▶ _Exercise_
Exactly and only the lines below from the one containing "Choreographing Copyright" down to the one containing "Maureen & Liam's" are wanted, both included; please exclude every picture.

▶ _Given entries_
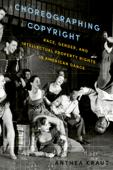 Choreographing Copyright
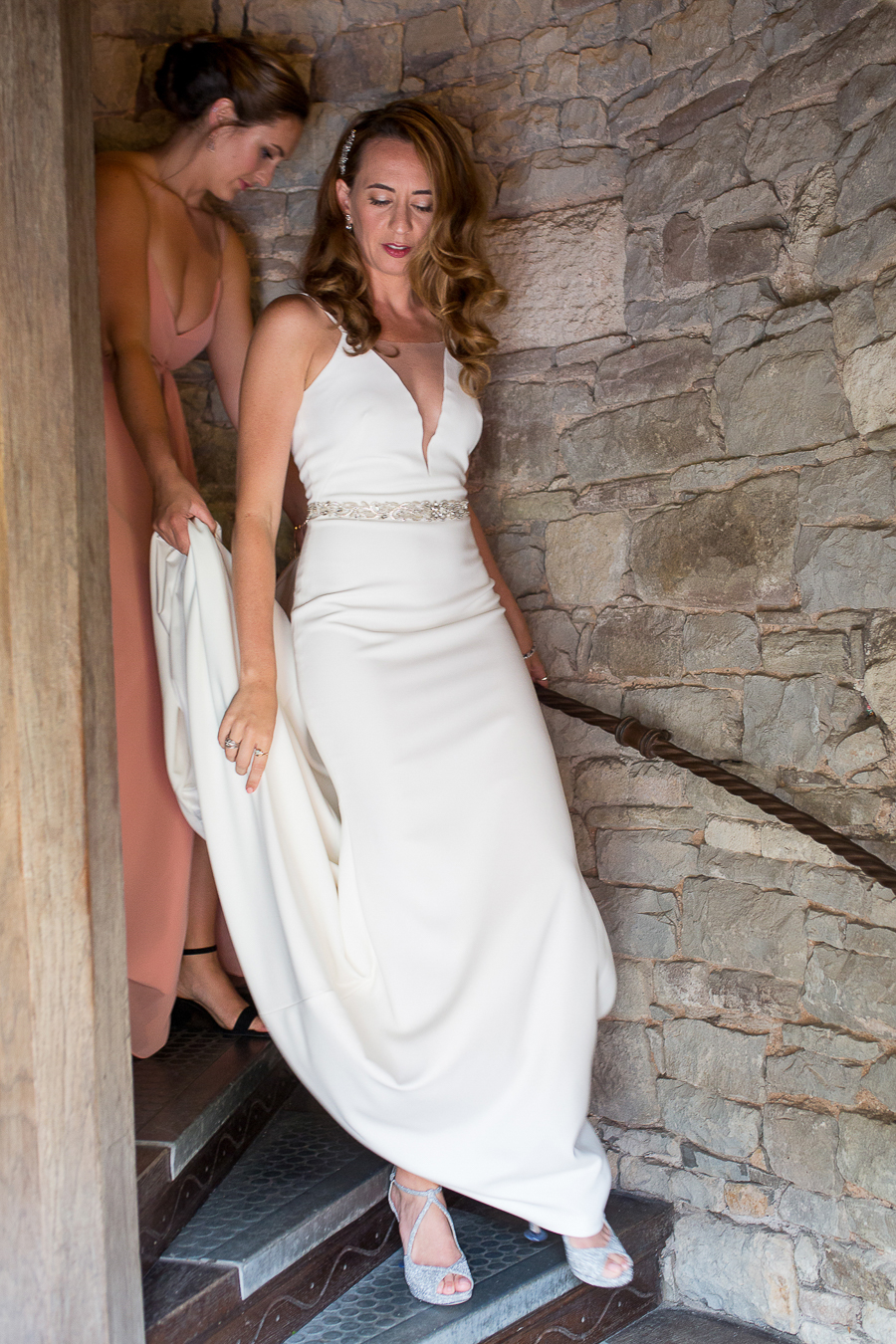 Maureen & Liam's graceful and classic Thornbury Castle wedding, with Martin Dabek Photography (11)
--
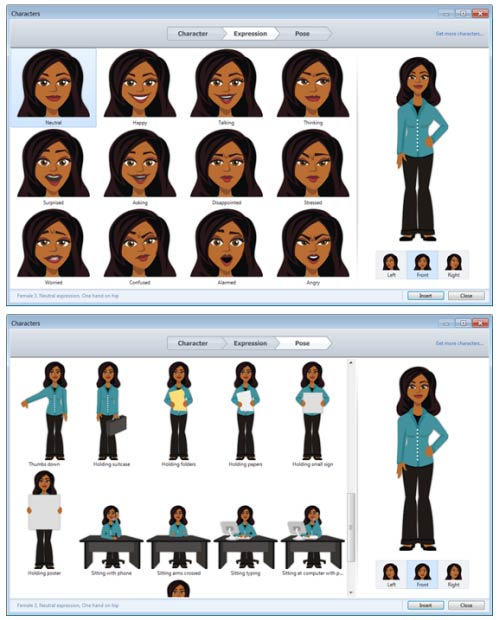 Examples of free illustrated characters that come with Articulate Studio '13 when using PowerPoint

▶ _Solution for this exercise_
 Choreographing Copyright
 Maureen & Liam's graceful and classic Thornbury Castle wedding, with Martin Dabek Photography (11)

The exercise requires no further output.